Conjunto de dados:
______________________________

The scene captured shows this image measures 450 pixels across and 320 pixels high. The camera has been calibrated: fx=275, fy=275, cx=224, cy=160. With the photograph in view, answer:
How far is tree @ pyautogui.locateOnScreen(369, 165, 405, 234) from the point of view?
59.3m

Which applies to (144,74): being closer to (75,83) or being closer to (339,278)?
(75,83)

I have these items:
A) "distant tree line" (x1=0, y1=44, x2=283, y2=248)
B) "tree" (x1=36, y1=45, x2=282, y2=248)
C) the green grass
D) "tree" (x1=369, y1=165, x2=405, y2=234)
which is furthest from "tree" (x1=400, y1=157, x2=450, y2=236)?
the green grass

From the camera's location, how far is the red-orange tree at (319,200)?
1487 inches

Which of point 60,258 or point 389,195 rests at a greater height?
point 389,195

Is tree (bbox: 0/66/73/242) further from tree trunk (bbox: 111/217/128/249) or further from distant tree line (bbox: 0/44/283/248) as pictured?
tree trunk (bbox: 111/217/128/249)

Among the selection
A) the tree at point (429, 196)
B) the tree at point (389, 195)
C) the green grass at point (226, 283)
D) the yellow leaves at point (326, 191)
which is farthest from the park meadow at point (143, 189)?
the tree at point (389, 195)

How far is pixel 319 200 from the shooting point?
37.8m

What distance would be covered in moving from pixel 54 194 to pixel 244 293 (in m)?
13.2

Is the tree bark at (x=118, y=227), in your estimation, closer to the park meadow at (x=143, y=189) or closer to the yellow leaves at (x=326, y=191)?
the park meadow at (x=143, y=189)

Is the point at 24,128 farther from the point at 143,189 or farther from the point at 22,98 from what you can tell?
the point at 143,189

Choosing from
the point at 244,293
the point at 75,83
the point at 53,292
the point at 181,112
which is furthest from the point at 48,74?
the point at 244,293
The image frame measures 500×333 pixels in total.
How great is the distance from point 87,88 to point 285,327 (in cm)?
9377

______________________________

Reescreva todas as linhas dos dados acima em forma de lista numerada, omitindo as linhas em branco.

1. The scene captured shows this image measures 450 pixels across and 320 pixels high. The camera has been calibrated: fx=275, fy=275, cx=224, cy=160. With the photograph in view, answer:
2. How far is tree @ pyautogui.locateOnScreen(369, 165, 405, 234) from the point of view?
3. 59.3m
4. Which applies to (144,74): being closer to (75,83) or being closer to (339,278)?
5. (75,83)
6. I have these items:
7. A) "distant tree line" (x1=0, y1=44, x2=283, y2=248)
8. B) "tree" (x1=36, y1=45, x2=282, y2=248)
9. C) the green grass
10. D) "tree" (x1=369, y1=165, x2=405, y2=234)
11. which is furthest from "tree" (x1=400, y1=157, x2=450, y2=236)?
12. the green grass
13. From the camera's location, how far is the red-orange tree at (319,200)?
14. 1487 inches
15. Which of point 60,258 or point 389,195 rests at a greater height?
16. point 389,195
17. Is tree (bbox: 0/66/73/242) further from tree trunk (bbox: 111/217/128/249) or further from distant tree line (bbox: 0/44/283/248) as pictured?
18. tree trunk (bbox: 111/217/128/249)
19. Among the selection
20. A) the tree at point (429, 196)
21. B) the tree at point (389, 195)
22. C) the green grass at point (226, 283)
23. D) the yellow leaves at point (326, 191)
24. which is farthest from the park meadow at point (143, 189)?
25. the tree at point (389, 195)
26. How far is pixel 319 200 from the shooting point?
27. 37.8m
28. What distance would be covered in moving from pixel 54 194 to pixel 244 293 (in m)?
29. 13.2
30. Is the tree bark at (x=118, y=227), in your estimation, closer to the park meadow at (x=143, y=189) or closer to the yellow leaves at (x=326, y=191)?
31. the park meadow at (x=143, y=189)
32. Is the point at 24,128 farther from the point at 143,189 or farther from the point at 22,98 from what you can tell?
33. the point at 143,189
34. Choosing from
35. the point at 244,293
36. the point at 75,83
37. the point at 53,292
38. the point at 181,112
39. which is furthest from the point at 48,74?
40. the point at 244,293
41. The image frame measures 500×333 pixels in total.
42. How great is the distance from point 87,88 to point 285,327 (in cm)?
43. 9377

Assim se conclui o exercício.